■ Task objective:
Copy exactly the stretch of lines from the one holding "By looking at" through the last line of the data below, inclusive. Leave out pictures.

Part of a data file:
========================================================================
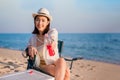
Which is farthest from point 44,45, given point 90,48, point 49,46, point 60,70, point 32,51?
point 90,48

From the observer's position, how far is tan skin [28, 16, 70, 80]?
196 centimetres

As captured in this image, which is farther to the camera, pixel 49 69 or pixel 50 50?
pixel 50 50

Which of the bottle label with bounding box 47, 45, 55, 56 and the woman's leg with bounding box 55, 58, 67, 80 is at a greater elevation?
the bottle label with bounding box 47, 45, 55, 56

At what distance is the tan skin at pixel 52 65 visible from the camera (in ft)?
6.44

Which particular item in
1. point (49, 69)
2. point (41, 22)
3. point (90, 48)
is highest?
point (41, 22)

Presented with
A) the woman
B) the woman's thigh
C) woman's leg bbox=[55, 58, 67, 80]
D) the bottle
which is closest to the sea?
the woman

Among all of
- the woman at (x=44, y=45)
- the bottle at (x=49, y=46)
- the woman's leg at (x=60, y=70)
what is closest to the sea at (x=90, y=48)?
the woman at (x=44, y=45)

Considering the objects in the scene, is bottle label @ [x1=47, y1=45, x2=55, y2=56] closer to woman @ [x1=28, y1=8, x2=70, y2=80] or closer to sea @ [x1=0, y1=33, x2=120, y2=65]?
woman @ [x1=28, y1=8, x2=70, y2=80]

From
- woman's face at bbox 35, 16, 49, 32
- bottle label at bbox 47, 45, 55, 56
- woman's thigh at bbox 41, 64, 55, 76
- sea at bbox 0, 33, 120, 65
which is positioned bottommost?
sea at bbox 0, 33, 120, 65

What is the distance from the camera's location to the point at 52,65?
2.15m

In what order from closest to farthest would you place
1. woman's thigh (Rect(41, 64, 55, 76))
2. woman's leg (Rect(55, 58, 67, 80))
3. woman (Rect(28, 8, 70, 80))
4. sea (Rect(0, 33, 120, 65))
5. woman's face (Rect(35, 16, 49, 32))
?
woman's leg (Rect(55, 58, 67, 80))
woman's thigh (Rect(41, 64, 55, 76))
woman (Rect(28, 8, 70, 80))
woman's face (Rect(35, 16, 49, 32))
sea (Rect(0, 33, 120, 65))

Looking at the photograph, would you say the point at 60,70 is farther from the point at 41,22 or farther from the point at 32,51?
the point at 41,22

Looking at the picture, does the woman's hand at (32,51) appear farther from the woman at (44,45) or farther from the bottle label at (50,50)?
the bottle label at (50,50)

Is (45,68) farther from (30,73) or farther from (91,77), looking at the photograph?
(91,77)
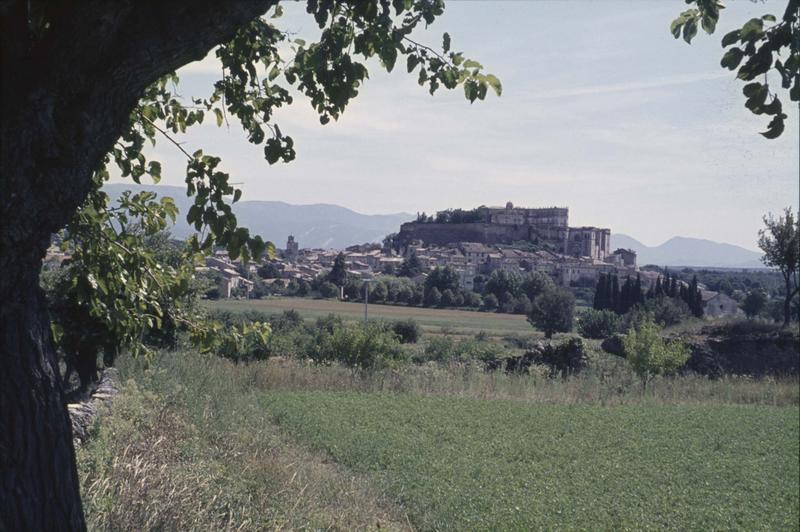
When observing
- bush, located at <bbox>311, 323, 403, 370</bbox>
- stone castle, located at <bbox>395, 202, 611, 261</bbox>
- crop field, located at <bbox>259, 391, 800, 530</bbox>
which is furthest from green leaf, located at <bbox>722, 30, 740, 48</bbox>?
stone castle, located at <bbox>395, 202, 611, 261</bbox>

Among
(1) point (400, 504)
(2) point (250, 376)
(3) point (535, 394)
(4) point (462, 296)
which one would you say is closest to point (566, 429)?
(3) point (535, 394)

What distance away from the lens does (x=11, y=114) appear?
84.8 inches

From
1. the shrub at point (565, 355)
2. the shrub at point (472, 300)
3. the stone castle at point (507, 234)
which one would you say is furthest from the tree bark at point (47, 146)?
the stone castle at point (507, 234)

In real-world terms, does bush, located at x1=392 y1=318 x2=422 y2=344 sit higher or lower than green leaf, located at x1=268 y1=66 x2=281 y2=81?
lower

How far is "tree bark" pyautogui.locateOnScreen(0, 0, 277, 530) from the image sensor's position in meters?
2.18

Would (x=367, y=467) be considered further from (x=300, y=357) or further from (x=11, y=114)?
(x=300, y=357)

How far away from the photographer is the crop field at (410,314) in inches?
1059

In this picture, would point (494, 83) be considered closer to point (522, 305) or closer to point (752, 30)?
point (752, 30)

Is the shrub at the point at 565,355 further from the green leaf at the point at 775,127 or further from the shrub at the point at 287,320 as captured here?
the green leaf at the point at 775,127

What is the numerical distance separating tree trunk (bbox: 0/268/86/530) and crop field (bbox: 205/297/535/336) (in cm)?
1766

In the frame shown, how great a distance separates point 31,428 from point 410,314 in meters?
37.1

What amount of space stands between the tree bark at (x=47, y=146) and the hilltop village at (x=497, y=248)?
142 ft

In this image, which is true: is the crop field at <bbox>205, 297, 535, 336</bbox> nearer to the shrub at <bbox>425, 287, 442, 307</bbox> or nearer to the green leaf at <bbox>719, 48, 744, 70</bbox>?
the shrub at <bbox>425, 287, 442, 307</bbox>

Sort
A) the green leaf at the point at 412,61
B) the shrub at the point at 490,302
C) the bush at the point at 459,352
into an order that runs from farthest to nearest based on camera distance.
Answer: the shrub at the point at 490,302
the bush at the point at 459,352
the green leaf at the point at 412,61
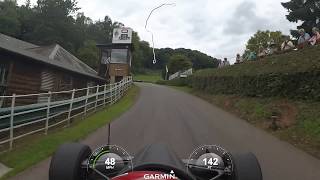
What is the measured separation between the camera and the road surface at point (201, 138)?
11954 millimetres

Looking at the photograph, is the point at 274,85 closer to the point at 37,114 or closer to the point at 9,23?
the point at 37,114

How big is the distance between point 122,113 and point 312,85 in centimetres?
930

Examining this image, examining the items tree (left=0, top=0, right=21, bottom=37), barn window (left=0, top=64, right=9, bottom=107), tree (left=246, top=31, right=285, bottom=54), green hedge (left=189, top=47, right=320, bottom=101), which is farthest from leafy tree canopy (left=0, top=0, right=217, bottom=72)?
barn window (left=0, top=64, right=9, bottom=107)

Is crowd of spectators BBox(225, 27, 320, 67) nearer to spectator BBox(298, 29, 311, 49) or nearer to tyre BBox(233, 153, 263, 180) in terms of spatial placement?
spectator BBox(298, 29, 311, 49)

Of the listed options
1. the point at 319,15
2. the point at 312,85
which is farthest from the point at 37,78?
the point at 319,15

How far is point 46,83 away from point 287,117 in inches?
579

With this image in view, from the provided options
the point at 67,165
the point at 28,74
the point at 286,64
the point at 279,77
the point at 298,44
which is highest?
the point at 298,44

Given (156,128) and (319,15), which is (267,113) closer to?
(156,128)

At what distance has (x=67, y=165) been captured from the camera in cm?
634

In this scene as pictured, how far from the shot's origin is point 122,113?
24.7 m

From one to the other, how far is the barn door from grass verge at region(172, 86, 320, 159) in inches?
411

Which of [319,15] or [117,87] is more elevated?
[319,15]

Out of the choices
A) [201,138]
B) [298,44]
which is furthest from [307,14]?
[201,138]

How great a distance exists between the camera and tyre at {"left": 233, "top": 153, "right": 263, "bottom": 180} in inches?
241
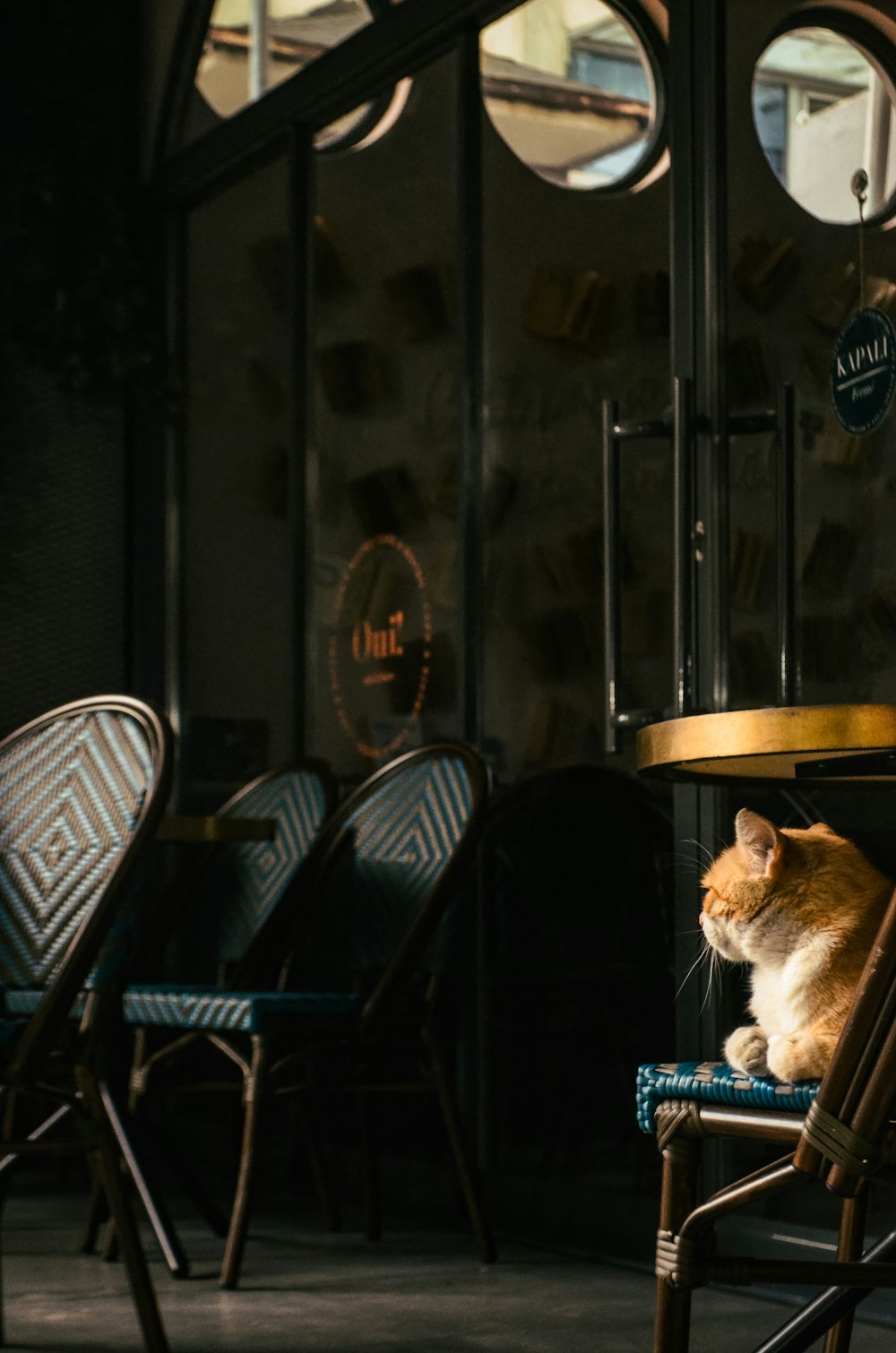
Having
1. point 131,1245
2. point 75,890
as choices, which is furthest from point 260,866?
point 131,1245

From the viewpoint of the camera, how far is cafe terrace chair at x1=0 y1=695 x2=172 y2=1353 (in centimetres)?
230

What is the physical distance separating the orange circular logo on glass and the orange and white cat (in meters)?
2.49

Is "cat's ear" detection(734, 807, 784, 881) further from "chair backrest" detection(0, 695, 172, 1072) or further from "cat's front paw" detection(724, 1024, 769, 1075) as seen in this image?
"chair backrest" detection(0, 695, 172, 1072)

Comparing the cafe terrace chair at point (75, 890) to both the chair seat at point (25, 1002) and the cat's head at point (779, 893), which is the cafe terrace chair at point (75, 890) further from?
the cat's head at point (779, 893)

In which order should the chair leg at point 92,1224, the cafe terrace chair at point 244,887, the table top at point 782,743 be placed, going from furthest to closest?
the cafe terrace chair at point 244,887 → the chair leg at point 92,1224 → the table top at point 782,743

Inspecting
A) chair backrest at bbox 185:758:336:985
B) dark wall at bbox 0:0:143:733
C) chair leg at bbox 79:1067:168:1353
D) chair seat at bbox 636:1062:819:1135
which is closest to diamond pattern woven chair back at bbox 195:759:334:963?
chair backrest at bbox 185:758:336:985

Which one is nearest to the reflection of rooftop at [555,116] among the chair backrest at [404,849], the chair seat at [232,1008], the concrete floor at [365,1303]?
the chair backrest at [404,849]

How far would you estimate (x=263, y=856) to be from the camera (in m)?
4.21

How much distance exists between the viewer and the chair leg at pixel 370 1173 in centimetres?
375

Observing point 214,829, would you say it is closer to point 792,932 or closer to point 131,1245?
point 131,1245

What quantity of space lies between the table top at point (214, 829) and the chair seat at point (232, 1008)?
0.31m

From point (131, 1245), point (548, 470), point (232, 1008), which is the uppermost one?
point (548, 470)

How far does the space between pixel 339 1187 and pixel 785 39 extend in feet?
8.79

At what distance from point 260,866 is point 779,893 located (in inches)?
99.7
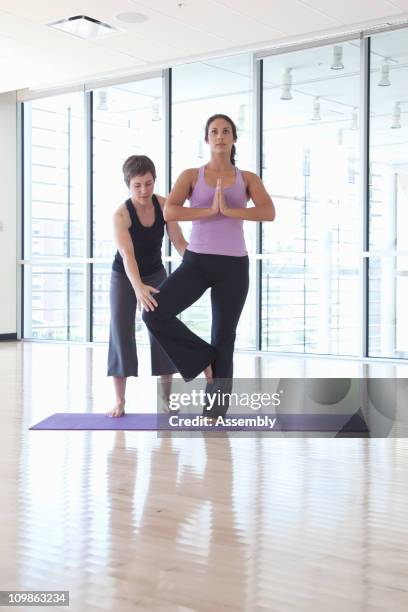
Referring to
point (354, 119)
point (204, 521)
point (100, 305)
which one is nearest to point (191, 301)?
point (204, 521)

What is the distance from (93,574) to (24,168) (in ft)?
27.8

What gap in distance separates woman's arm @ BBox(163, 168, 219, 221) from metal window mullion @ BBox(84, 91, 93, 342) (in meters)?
5.44

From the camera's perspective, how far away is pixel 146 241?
4035 mm

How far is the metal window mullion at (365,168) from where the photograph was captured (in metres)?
7.16

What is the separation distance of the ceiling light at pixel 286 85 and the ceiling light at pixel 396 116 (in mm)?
1142

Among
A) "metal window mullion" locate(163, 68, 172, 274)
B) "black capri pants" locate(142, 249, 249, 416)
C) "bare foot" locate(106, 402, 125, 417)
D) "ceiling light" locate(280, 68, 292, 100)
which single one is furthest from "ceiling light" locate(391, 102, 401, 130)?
"bare foot" locate(106, 402, 125, 417)

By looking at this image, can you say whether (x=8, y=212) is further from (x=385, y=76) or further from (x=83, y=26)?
(x=385, y=76)

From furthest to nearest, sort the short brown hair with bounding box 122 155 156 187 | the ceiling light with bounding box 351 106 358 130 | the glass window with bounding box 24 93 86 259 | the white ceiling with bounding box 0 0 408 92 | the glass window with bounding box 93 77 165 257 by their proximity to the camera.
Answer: the glass window with bounding box 24 93 86 259 → the glass window with bounding box 93 77 165 257 → the ceiling light with bounding box 351 106 358 130 → the white ceiling with bounding box 0 0 408 92 → the short brown hair with bounding box 122 155 156 187

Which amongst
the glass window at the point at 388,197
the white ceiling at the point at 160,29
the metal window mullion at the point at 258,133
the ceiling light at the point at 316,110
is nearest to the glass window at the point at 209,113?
the metal window mullion at the point at 258,133

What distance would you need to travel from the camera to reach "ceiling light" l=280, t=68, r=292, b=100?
7.76 metres

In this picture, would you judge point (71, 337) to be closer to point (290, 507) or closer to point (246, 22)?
point (246, 22)

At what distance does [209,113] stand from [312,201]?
5.04 ft

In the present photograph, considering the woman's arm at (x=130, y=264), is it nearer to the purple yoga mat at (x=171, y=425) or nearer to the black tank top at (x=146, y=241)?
the black tank top at (x=146, y=241)

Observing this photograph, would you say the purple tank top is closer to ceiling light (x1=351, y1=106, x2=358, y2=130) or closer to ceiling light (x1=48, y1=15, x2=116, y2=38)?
ceiling light (x1=48, y1=15, x2=116, y2=38)
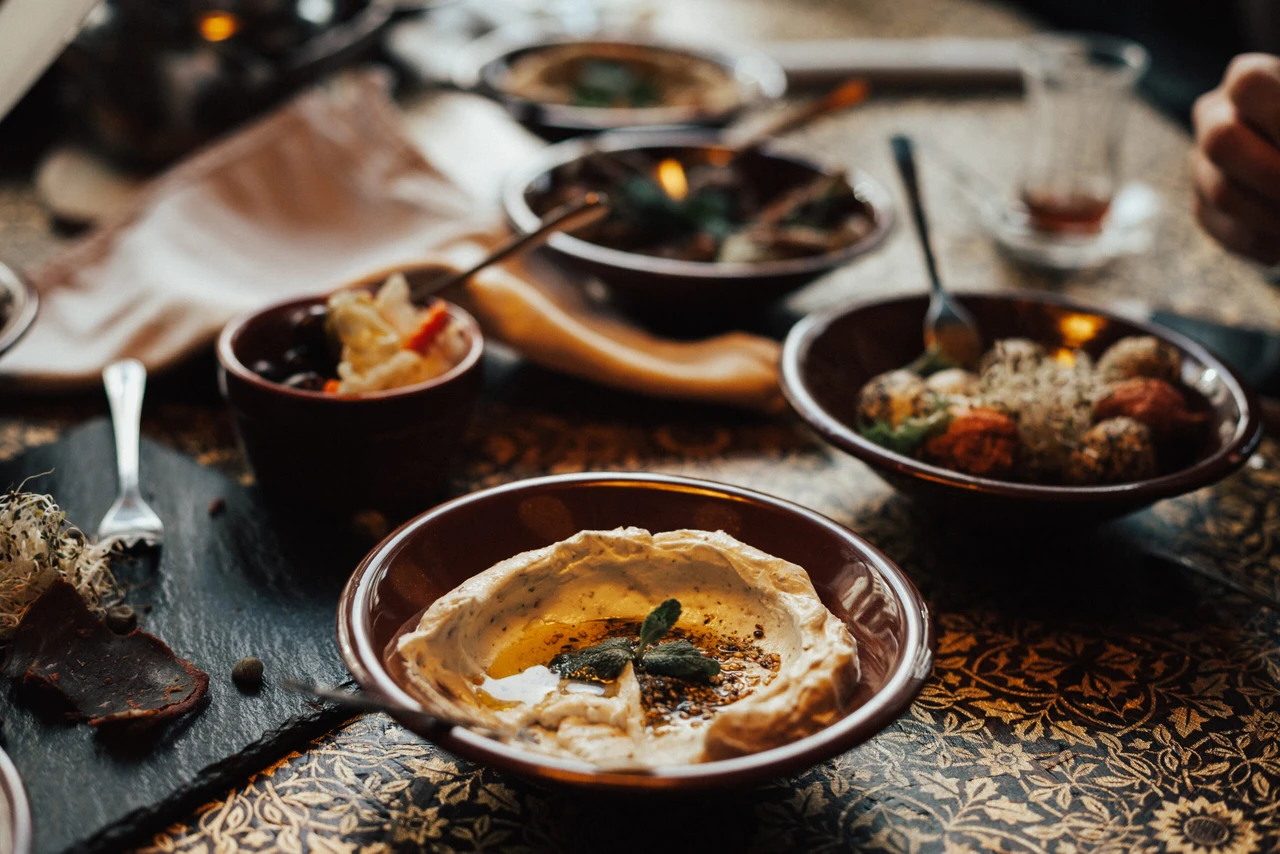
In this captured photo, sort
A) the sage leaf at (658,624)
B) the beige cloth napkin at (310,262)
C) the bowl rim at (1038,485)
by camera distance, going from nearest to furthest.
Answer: the sage leaf at (658,624)
the bowl rim at (1038,485)
the beige cloth napkin at (310,262)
========================================================================
■ Written solution:
By looking at this image, can you say whether (x=8, y=212) is further from (x=385, y=76) or further from (x=83, y=26)?
(x=385, y=76)

From furthest to nearest, sort the short brown hair with bounding box 122 155 156 187 | the ceiling light with bounding box 351 106 358 130 | the glass window with bounding box 24 93 86 259 | the white ceiling with bounding box 0 0 408 92 | the glass window with bounding box 93 77 165 257 by their proximity to the camera.
Answer: the glass window with bounding box 24 93 86 259 → the glass window with bounding box 93 77 165 257 → the ceiling light with bounding box 351 106 358 130 → the white ceiling with bounding box 0 0 408 92 → the short brown hair with bounding box 122 155 156 187

Which amongst
the glass window at the point at 388,197
the white ceiling at the point at 160,29
the metal window mullion at the point at 258,133
the ceiling light at the point at 316,110
is nearest to the glass window at the point at 209,113?
the metal window mullion at the point at 258,133

What distance would you need to travel from the camera to reach "ceiling light" l=280, t=68, r=292, b=100?
7.76 metres

In this picture, would you judge point (71, 337) to be closer to point (290, 507) or closer to point (246, 22)?
point (246, 22)

At what distance does [209,113] stand from [312,201]?
5.04 ft

In the present photograph, considering the woman's arm at (x=130, y=264), is it nearer to the purple yoga mat at (x=171, y=425) or nearer to the black tank top at (x=146, y=241)?
the black tank top at (x=146, y=241)

Observing this photograph, would you say the purple tank top is closer to ceiling light (x1=351, y1=106, x2=358, y2=130) or closer to ceiling light (x1=48, y1=15, x2=116, y2=38)?
ceiling light (x1=48, y1=15, x2=116, y2=38)
In this captured photo, sort
A) the sage leaf at (658,624)
B) the beige cloth napkin at (310,262)
C) the bowl rim at (1038,485)
by camera distance, going from nearest to furthest.
Answer: the sage leaf at (658,624)
the bowl rim at (1038,485)
the beige cloth napkin at (310,262)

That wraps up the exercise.